## Start SOURCE

In America, and apparently some parts of the developing world, it can be very shocking when you tell people that you do not believe in God. Indeed, even among America’s educated classes, you’ll rarely hear an expression of outright atheism (though you will encounter a fair amount of agnosticism).

I asked a friend once why this was and he replied, in effect, that people claim to be agnostic mainly because they are cowards. At first I thought he meant that they, like Pascal, were basically hedging their bets. I mean, what if they’re wrong? Better not to commit either way.

Now I believe that he was pointing instead to their fear of communal opprobrium. Agnostics don’t fear God, after all (if they did, they wouldn’t be agnostics). The only thing they have to fear is Believers.

For my part, I’ve tended to be fairly forthright about my atheism. I do not believe that God exists. At the same time, being of a rather philosophical bent, I’m not entirely comfortable with that manner of expressing things. Why? Well, it all depends on what your definition of “is” is.

## End SOURCE
## Start RECORDS

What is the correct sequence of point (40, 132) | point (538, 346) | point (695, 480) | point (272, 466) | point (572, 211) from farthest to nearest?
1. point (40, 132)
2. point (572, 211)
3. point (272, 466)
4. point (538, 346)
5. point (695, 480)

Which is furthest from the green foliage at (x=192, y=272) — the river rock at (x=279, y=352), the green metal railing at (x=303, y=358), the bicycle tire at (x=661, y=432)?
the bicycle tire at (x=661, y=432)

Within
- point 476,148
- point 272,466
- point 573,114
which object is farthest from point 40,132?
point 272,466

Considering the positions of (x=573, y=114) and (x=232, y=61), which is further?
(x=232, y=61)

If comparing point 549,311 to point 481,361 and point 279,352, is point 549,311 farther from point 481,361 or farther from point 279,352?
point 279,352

## End RECORDS

REQUIRED ACTIONS
1. Reproduce the records verbatim, beginning with the line that contains "Considering the positions" and going on through the last line of the records, both included.
2. Pick up the essay on atheism and agnosticism after its final sentence and carry it forward.

THE RESPONSES
1.
Considering the positions of (x=573, y=114) and (x=232, y=61), which is further?
(x=232, y=61)

If comparing point 549,311 to point 481,361 and point 279,352, is point 549,311 farther from point 481,361 or farther from point 279,352?
point 279,352

2.
You see, we humans tend to have a pretty strong physical bias when it comes to “existence.” When we say that something exists in the course of daily conversation, one can safely assume that we mean “physically” exists. And to the extent that we are particular in questions of fact, we have some fairly rigorous and straightforward standards regarding proof of physical existence.

For example, one should be able to supply fairly precise coordinates of an existing entity’s location in space if one wants to definitively claim that it does indeed exist. One should also be able to specify it’s mass, its physical dimensions, and so on. (In the case of those “objects”—electrons, black holes, photons, etc.—for which precise location or exact mass, among other things, may be difficult to establish, we have mathematical models and experimental procedures that provide a great deal of circumstantial evidence from which existence can be reasonably inferred, if not postively demonstrated.)

Unfortunately, the existence of God doesn’t lend itself to such procedures and demonstrations. If it is argued that the reason for this is that God does not exist “physically,” then I must respond, “Well, then, in what sense of the word ‘exist’ does God exist if not in the physical sense?”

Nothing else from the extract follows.